At Gigantic, we understand that facts and figures are important for advancing science and for communicating about issues such as the impact of climate change. But plainly presented facts are not always ideal for inspiring action and behavior change. Visual and performing arts can be very useful for helping people see the larger picture, grasp relationships through story and create an emotional response that will reinforce action. Two Bay Area examples show the way.
In downtown San Francisco, a 60-foot-high mural of climate activist – and TIME Person of the Year – Greta Thunberg fixes passersby in Union Square with an implacable look. The mural is a project of the nonprofit One Atmosphere and Argentine artist Cobre. Ms. Thunberg is an icon of climate resistance and the single-minded passion of young climate activists all over the world. This 16 year old has become a heroic and still very human and vulnerable face of the climate movement; the mural’s unavoidable stare serves as a prominent reminder of the need to raise climate awareness.

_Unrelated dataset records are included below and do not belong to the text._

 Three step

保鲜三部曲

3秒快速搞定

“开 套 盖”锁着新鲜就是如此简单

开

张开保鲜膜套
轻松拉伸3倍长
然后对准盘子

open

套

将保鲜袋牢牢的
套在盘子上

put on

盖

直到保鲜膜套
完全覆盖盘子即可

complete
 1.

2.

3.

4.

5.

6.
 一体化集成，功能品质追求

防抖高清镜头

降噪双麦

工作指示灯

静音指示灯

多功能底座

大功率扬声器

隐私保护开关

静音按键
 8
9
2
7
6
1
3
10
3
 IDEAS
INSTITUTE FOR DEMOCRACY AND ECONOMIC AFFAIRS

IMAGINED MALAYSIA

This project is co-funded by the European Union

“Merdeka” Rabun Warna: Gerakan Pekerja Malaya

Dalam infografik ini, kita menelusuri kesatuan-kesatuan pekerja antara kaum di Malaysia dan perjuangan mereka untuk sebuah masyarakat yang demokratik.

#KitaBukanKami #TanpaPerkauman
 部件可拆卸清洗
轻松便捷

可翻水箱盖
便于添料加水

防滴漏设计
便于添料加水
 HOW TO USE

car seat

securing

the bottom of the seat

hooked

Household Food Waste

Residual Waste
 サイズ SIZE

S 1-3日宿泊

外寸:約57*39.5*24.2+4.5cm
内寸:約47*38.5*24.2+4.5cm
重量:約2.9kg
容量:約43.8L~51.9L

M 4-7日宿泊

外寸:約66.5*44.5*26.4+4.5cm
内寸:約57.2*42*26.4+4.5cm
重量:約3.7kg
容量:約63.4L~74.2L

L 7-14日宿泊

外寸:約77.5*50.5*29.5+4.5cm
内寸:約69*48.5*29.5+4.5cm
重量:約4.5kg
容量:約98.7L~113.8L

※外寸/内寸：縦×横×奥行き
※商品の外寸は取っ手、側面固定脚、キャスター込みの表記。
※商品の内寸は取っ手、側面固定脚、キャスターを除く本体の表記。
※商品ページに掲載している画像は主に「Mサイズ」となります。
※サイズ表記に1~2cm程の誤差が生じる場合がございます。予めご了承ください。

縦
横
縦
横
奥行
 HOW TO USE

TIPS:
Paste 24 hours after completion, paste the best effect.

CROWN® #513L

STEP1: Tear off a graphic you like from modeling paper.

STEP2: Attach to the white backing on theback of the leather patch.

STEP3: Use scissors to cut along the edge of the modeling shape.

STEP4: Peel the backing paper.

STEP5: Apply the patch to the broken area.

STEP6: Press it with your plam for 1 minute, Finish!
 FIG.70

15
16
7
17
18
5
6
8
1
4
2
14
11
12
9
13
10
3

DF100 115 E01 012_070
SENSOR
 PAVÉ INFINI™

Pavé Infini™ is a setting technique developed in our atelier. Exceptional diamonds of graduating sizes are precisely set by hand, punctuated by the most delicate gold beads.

Also in San Francisco, the Climate Music Project seeks to “ tell the urgent story of climate change to broad and diverse audiences in a way that resonates, educates, and motivates.” A collaboration of world-class scientists and musicians, the Project supports science-guided music and visual experiences to inspire people to engage actively on the issue of climate change.
I recently saw a concert of pieces inspired by climate change data by San Francisco Conservatory of Music composition students and was impressed by the different creative approaches the students took to portray the grim statistics.
Artists around the world are grappling with how to express the enormity of the emergencies of climate and biodiversity loss. Their work can inform and enhance our outreach efforts and remind us of the importance of vivid communication in all our environmental work.